All About Grape Stomping For Wine

Grape-stomped wine is making a comeback

All month long, we are paying homage to the mighty grape. Grab a glass and join us as we Wine Down.

Grape stomping is the stick shift of the wine world: Sure, a machine could easily do all the work, but that's not nearly as fun. 

But unlike driving a car, using one's feet to crush grapes has been around for thousands of years. True winos are familiar with this age-old practice, known as pigeage, which means "punching down" grape skins. As the grapes ferment in their juices, carbon dioxide forms during the process and causes solids to float to the top, which have to be pushed down again. Aside from small places that likely exist deep in Spain and Portugal, industrialized machines have largely taken over for regulation and efficiency, as well as less labor costs.

Despite this modernization, it's become standard practice for wineries to have fall festivals that bring back grape stomping. Some turn it into a competition, while others are more about the experience than a sellable product, like Benmarl Winery's annual celebration in the Hudson Valley. When asked, the employees don't hesitate to explain that the grape by-products from the event get turned into fertilizer and that, frankly, it's just for fun. "It's like jumping in the ocean," one explains. "You think it's going to be gross, but then you realize it's awesome."

### Directions
Transcribe the part of the grape-stomping text from "All month long, we" up to and including "nearly as fun.". The records have nothing to do with any of this.

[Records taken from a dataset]
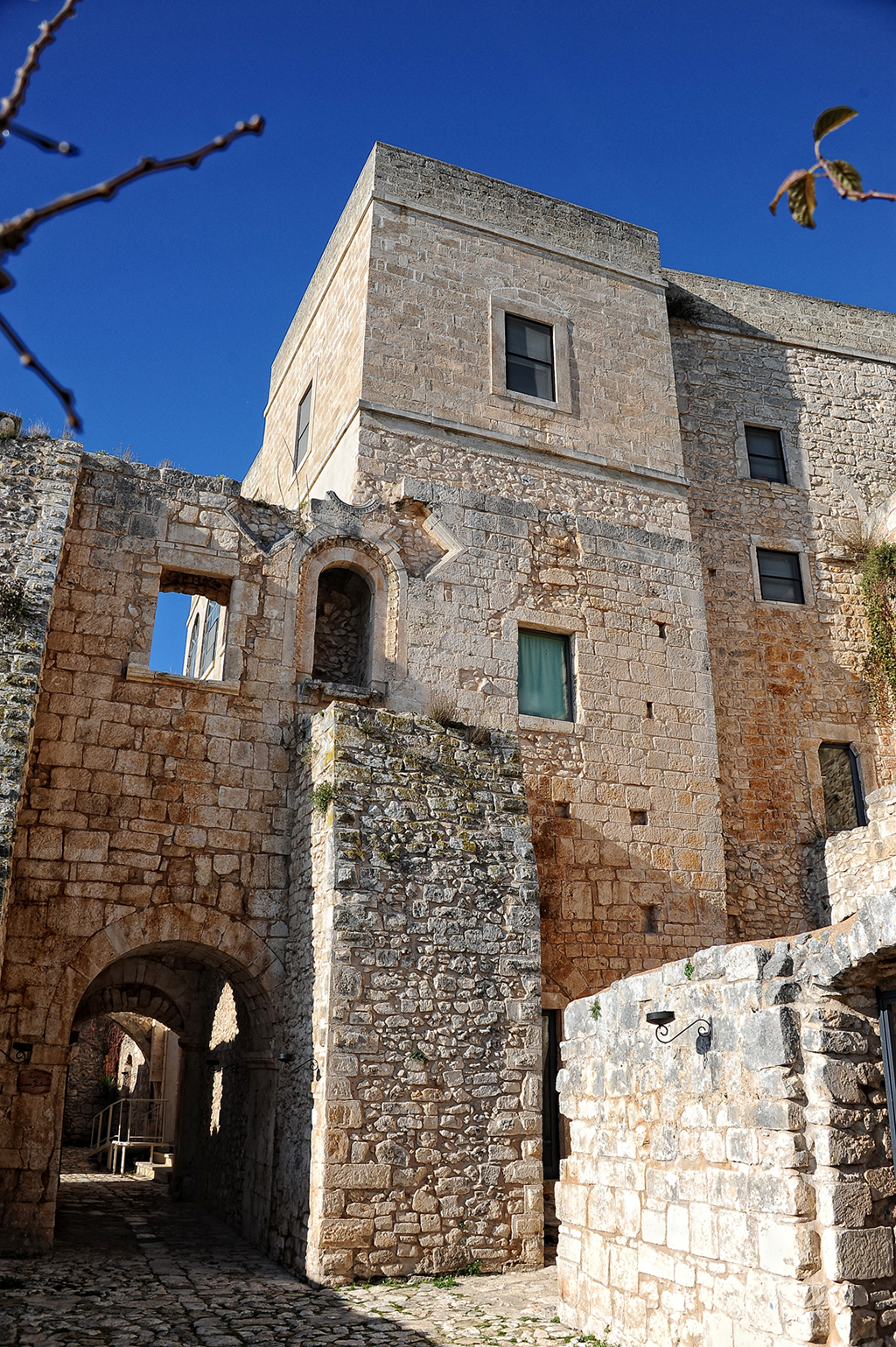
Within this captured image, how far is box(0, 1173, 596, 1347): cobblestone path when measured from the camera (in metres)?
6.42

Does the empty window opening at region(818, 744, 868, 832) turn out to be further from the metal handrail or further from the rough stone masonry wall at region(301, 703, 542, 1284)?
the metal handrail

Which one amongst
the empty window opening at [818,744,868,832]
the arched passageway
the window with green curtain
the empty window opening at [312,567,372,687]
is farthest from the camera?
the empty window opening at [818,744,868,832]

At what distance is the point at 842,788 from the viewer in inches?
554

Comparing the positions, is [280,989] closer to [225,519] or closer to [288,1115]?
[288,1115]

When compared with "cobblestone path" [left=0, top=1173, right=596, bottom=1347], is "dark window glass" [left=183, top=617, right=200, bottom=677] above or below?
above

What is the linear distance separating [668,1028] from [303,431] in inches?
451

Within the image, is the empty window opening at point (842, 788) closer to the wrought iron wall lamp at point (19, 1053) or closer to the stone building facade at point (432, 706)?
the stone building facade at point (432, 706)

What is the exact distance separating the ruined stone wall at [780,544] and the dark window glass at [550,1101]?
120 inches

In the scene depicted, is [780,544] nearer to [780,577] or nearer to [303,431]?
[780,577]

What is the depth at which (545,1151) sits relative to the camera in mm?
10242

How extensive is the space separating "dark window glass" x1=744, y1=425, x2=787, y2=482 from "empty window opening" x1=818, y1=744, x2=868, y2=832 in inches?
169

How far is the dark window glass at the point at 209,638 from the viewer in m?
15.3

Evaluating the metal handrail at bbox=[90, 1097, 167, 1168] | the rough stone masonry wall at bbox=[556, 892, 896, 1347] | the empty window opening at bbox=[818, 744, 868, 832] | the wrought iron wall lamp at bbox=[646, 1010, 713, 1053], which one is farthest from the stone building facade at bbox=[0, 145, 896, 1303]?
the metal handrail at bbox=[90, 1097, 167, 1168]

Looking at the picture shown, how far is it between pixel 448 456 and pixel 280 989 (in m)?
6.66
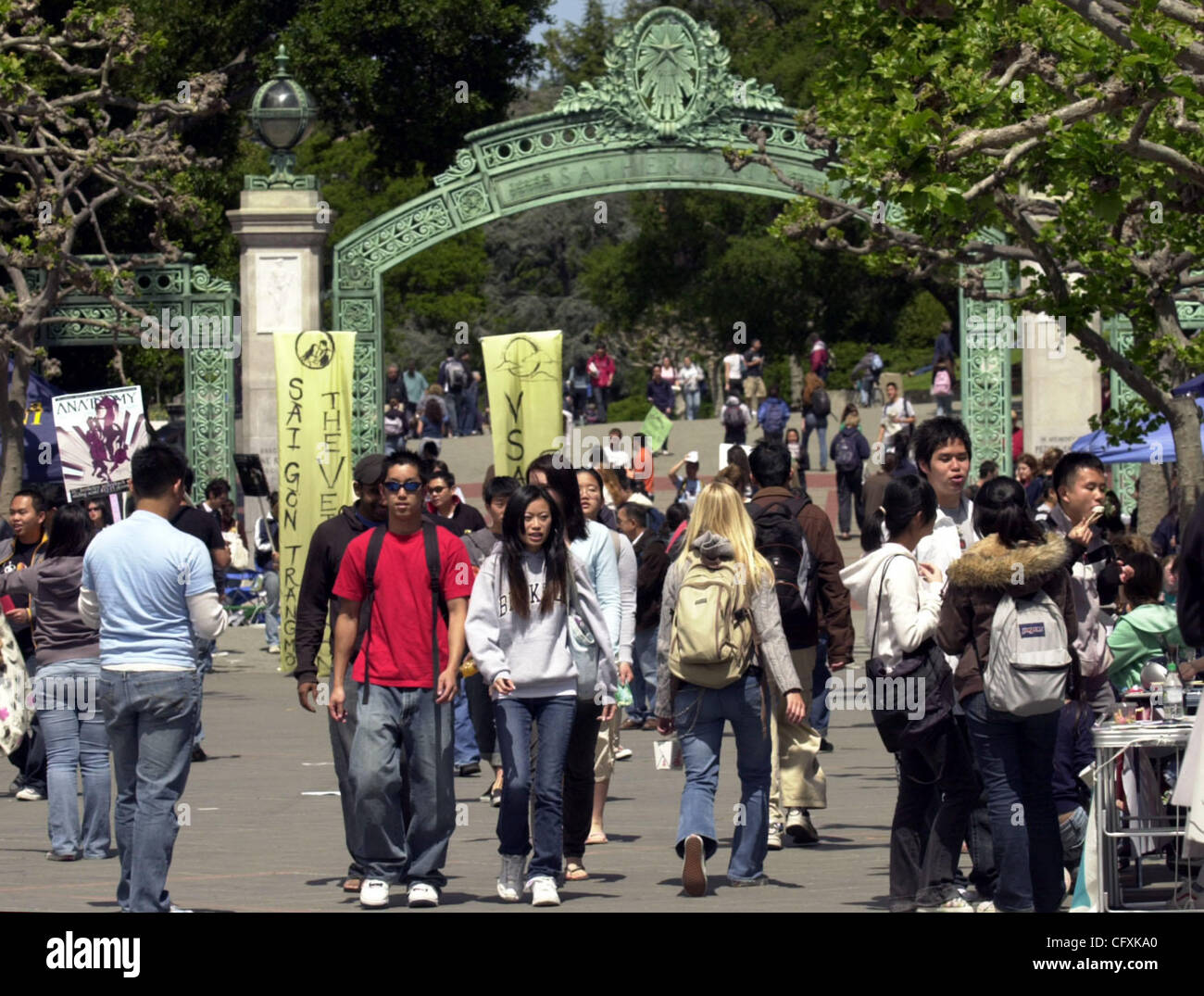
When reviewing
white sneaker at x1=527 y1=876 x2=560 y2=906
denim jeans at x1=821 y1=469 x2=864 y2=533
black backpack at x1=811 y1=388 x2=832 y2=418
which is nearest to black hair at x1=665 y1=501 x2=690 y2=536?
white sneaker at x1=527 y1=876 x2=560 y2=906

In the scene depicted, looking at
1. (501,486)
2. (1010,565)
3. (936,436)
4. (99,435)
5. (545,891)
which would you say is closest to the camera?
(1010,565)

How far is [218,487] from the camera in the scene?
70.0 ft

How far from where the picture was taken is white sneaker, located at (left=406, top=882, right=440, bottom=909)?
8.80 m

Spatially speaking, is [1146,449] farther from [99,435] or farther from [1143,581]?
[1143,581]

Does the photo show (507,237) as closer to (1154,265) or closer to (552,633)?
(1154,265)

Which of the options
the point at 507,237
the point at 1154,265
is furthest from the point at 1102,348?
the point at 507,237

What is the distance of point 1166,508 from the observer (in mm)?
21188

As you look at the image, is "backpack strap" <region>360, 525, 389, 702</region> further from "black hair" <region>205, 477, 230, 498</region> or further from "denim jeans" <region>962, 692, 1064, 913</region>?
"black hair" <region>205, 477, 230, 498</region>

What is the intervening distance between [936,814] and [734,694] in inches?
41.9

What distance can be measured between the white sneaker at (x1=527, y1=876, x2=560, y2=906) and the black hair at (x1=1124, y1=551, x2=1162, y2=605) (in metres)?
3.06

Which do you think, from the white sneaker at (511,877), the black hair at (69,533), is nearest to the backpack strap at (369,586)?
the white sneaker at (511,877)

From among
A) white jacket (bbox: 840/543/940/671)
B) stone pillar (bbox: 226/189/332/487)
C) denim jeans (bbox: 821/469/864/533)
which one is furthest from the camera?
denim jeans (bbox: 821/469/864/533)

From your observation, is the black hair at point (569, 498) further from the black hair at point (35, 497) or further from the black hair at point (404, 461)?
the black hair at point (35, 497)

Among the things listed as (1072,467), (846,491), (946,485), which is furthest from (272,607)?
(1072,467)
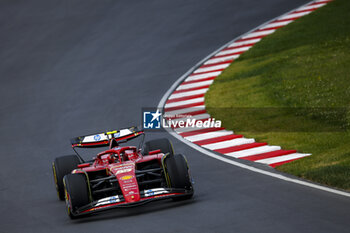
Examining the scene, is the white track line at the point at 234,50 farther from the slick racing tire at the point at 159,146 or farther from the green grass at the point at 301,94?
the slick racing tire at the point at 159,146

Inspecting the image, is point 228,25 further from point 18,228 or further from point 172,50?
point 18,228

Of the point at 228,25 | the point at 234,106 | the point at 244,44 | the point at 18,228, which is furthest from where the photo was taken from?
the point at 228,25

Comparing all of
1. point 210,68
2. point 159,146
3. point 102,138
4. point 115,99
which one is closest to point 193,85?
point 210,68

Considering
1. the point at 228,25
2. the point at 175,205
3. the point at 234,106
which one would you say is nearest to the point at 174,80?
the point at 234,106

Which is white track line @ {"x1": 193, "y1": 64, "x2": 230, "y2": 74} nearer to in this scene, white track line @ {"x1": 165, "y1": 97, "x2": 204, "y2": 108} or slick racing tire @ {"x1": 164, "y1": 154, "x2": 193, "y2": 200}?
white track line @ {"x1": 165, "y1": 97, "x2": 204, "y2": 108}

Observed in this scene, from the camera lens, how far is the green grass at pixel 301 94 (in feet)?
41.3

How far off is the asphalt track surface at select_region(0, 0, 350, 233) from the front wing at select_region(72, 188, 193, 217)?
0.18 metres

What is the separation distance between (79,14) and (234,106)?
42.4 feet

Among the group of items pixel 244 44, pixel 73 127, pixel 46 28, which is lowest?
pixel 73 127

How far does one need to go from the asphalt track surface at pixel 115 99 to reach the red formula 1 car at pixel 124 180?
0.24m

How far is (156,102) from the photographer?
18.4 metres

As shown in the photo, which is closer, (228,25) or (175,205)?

### Response to the exercise
All month long, we are paying homage to the mighty grape. Grab a glass and join us as we Wine Down.

Grape stomping is the stick shift of the wine world: Sure, a machine could easily do all the work, but that's not nearly as fun.